» Source material:

»»

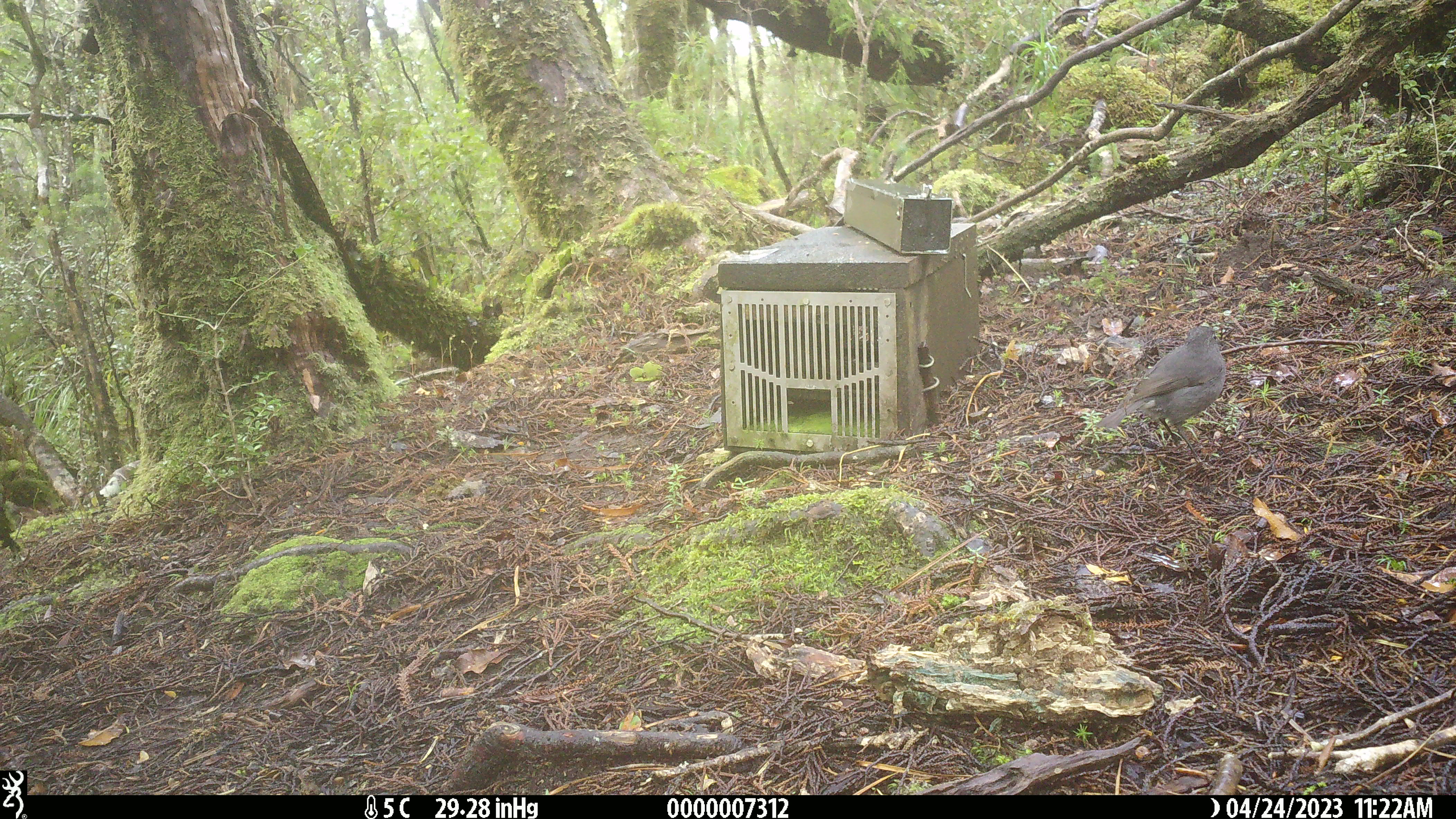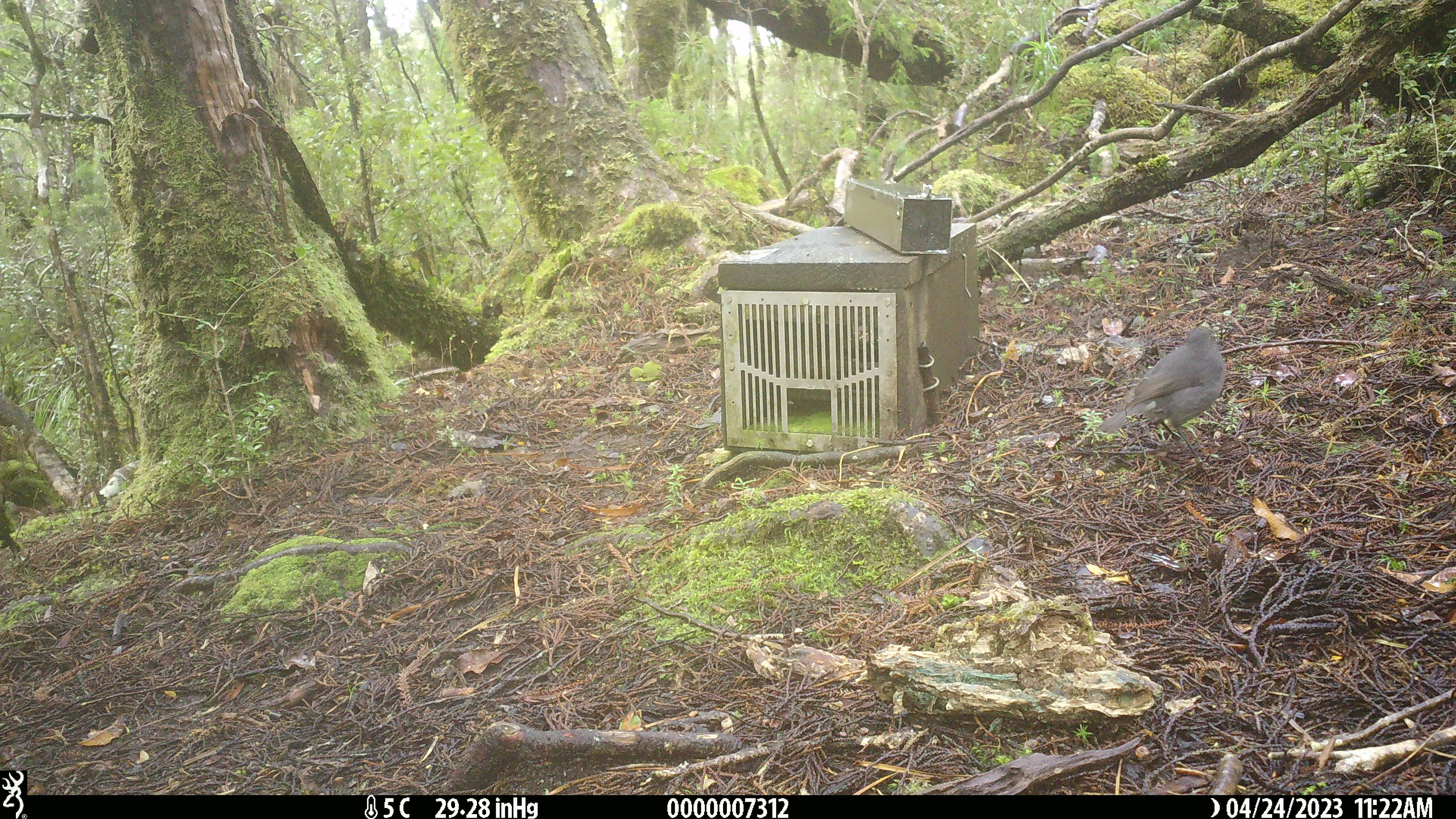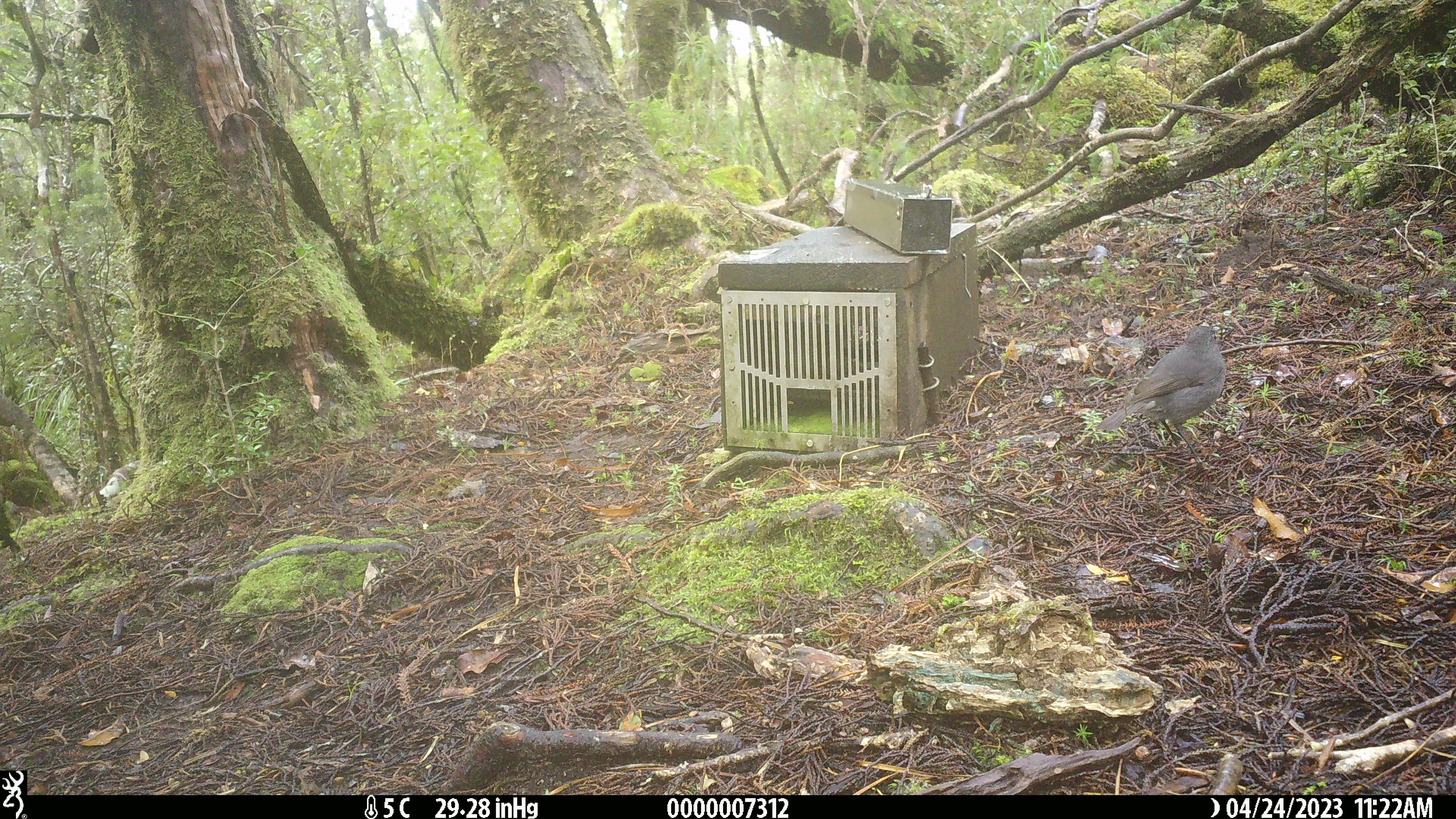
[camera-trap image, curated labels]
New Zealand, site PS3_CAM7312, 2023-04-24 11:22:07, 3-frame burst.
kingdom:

««

» Problem: Everything in the listing above, apart from its pictures, must be repeated exactly.

» Response to the exercise:
[camera-trap image, curated labels]
New Zealand, site PS3_CAM7312, 2023-04-24 11:22:07, 3-frame burst.
kingdom:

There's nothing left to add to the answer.